■ **SOURCE DOCUMENT**
————
The working principle of a servo motor is based on its “perception-decision-making-execution” ability through closed-loop control. It converts electrical energy into precisely controllable mechanical motion, serving as the core power source for modern high-precision equipment. Whether it’s the millimeter-level positioning of a robotic arm or the complex trajectory processing of a numerically controlled machine tool, it relies on the servo motor’s precise control over position, speed, or torque. This article will deeply analyze how a servo motor achieves such precise control, covering its structure, control principle, and application scenarios.
Core Components
Motor Body
Types: DC servo motors (less common) or AC servo motors (mainstream, such as permanent magnet synchronous motors).
Structure: The stator (coil winding) and the rotor (permanent magnet or electromagnet) generate torque through electromagnetic induction.
Encoder (Feedback Device)
Function: It monitors the position, speed, or torque of the rotor in real-time and converts the mechanical motion into electrical signals to be fed back to the controller.
Types: Photoelectric encoders (high precision) or magnetic encoders (strong anti-interference ability).
Driver (Servo Amplifier)
It amplifies the low-power signal from the controller into a high-power current to drive the motor and adjusts the output waveform (such as three-phase alternating current).
Controller (such as PLC, motion control card)
It receives instructions (such as the target position), calculates the deviation between the actual value and the target value, and generates correction signals through algorithms like PID.
Closed-loop Control Process
Instruction Input
The user sets the target parameters (such as rotating 90° or maintaining a constant speed of 1000 rpm, etc.).
————
■ **AIM A**
Name each core component the servo motor text describes under its "Core Components" heading.
————
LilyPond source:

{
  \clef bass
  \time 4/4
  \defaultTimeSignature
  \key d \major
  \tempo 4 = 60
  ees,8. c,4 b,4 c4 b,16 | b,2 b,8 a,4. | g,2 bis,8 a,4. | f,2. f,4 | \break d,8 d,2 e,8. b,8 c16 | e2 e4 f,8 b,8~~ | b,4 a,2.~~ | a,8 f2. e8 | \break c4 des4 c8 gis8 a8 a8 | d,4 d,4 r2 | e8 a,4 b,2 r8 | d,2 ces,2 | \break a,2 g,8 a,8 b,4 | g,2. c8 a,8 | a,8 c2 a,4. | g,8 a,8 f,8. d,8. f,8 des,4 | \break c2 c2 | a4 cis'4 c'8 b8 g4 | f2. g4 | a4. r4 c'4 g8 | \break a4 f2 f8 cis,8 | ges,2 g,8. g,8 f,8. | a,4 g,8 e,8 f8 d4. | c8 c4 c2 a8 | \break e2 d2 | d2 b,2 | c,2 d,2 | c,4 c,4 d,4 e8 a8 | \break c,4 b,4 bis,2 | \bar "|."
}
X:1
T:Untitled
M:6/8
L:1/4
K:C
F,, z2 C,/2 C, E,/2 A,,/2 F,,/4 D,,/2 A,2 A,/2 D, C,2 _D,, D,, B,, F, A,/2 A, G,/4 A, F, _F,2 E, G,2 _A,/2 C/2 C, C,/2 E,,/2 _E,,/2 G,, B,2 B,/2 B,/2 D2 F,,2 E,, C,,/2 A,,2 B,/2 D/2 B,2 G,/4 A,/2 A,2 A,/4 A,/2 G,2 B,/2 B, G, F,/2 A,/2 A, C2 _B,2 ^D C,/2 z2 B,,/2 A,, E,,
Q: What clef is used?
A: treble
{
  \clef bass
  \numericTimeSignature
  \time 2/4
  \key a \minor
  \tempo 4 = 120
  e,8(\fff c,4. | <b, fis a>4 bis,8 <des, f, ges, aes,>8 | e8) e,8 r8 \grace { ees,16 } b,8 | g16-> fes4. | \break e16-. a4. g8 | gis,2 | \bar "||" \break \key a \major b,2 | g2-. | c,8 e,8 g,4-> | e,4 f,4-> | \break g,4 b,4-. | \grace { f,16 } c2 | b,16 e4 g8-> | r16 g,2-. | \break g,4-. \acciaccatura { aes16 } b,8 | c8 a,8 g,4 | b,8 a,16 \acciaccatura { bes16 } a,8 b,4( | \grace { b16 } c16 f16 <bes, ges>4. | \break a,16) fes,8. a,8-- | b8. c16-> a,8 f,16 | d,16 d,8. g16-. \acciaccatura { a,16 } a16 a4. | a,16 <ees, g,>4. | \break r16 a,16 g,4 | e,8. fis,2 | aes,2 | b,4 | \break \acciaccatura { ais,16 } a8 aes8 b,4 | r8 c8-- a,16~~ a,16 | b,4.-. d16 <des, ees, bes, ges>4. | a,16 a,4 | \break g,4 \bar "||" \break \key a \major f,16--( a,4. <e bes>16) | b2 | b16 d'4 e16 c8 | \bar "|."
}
————
■ **AIM B**
Copy the music notation listing above in full, character for character, with every line unchanged.

■ **CORRECT OUTPUT A**
Motor Body; Encoder (Feedback Device); Driver (Servo Amplifier); Controller (such as PLC, motion control card)

■ **CORRECT OUTPUT B**
LilyPond source:

{
  \clef bass
  \time 4/4
  \defaultTimeSignature
  \key d \major
  \tempo 4 = 60
  ees,8. c,4 b,4 c4 b,16 | b,2 b,8 a,4. | g,2 bis,8 a,4. | f,2. f,4 | \break d,8 d,2 e,8. b,8 c16 | e2 e4 f,8 b,8~~ | b,4 a,2.~~ | a,8 f2. e8 | \break c4 des4 c8 gis8 a8 a8 | d,4 d,4 r2 | e8 a,4 b,2 r8 | d,2 ces,2 | \break a,2 g,8 a,8 b,4 | g,2. c8 a,8 | a,8 c2 a,4. | g,8 a,8 f,8. d,8. f,8 des,4 | \break c2 c2 | a4 cis'4 c'8 b8 g4 | f2. g4 | a4. r4 c'4 g8 | \break a4 f2 f8 cis,8 | ges,2 g,8. g,8 f,8. | a,4 g,8 e,8 f8 d4. | c8 c4 c2 a8 | \break e2 d2 | d2 b,2 | c,2 d,2 | c,4 c,4 d,4 e8 a8 | \break c,4 b,4 bis,2 | \bar "|."
}
X:1
T:Untitled
M:6/8
L:1/4
K:C
F,, z2 C,/2 C, E,/2 A,,/2 F,,/4 D,,/2 A,2 A,/2 D, C,2 _D,, D,, B,, F, A,/2 A, G,/4 A, F, _F,2 E, G,2 _A,/2 C/2 C, C,/2 E,,/2 _E,,/2 G,, B,2 B,/2 B,/2 D2 F,,2 E,, C,,/2 A,,2 B,/2 D/2 B,2 G,/4 A,/2 A,2 A,/4 A,/2 G,2 B,/2 B, G, F,/2 A,/2 A, C2 _B,2 ^D C,/2 z2 B,,/2 A,, E,,
Q: What clef is used?
A: treble
{
  \clef bass
  \numericTimeSignature
  \time 2/4
  \key a \minor
  \tempo 4 = 120
  e,8(\fff c,4. | <b, fis a>4 bis,8 <des, f, ges, aes,>8 | e8) e,8 r8 \grace { ees,16 } b,8 | g16-> fes4. | \break e16-. a4. g8 | gis,2 | \bar "||" \break \key a \major b,2 | g2-. | c,8 e,8 g,4-> | e,4 f,4-> | \break g,4 b,4-. | \grace { f,16 } c2 | b,16 e4 g8-> | r16 g,2-. | \break g,4-. \acciaccatura { aes16 } b,8 | c8 a,8 g,4 | b,8 a,16 \acciaccatura { bes16 } a,8 b,4( | \grace { b16 } c16 f16 <bes, ges>4. | \break a,16) fes,8. a,8-- | b8. c16-> a,8 f,16 | d,16 d,8. g16-. \acciaccatura { a,16 } a16 a4. | a,16 <ees, g,>4. | \break r16 a,16 g,4 | e,8. fis,2 | aes,2 | b,4 | \break \acciaccatura { ais,16 } a8 aes8 b,4 | r8 c8-- a,16~~ a,16 | b,4.-. d16 <des, ees, bes, ges>4. | a,16 a,4 | \break g,4 \bar "||" \break \key a \major f,16--( a,4. <e bes>16) | b2 | b16 d'4 e16 c8 | \bar "|."
}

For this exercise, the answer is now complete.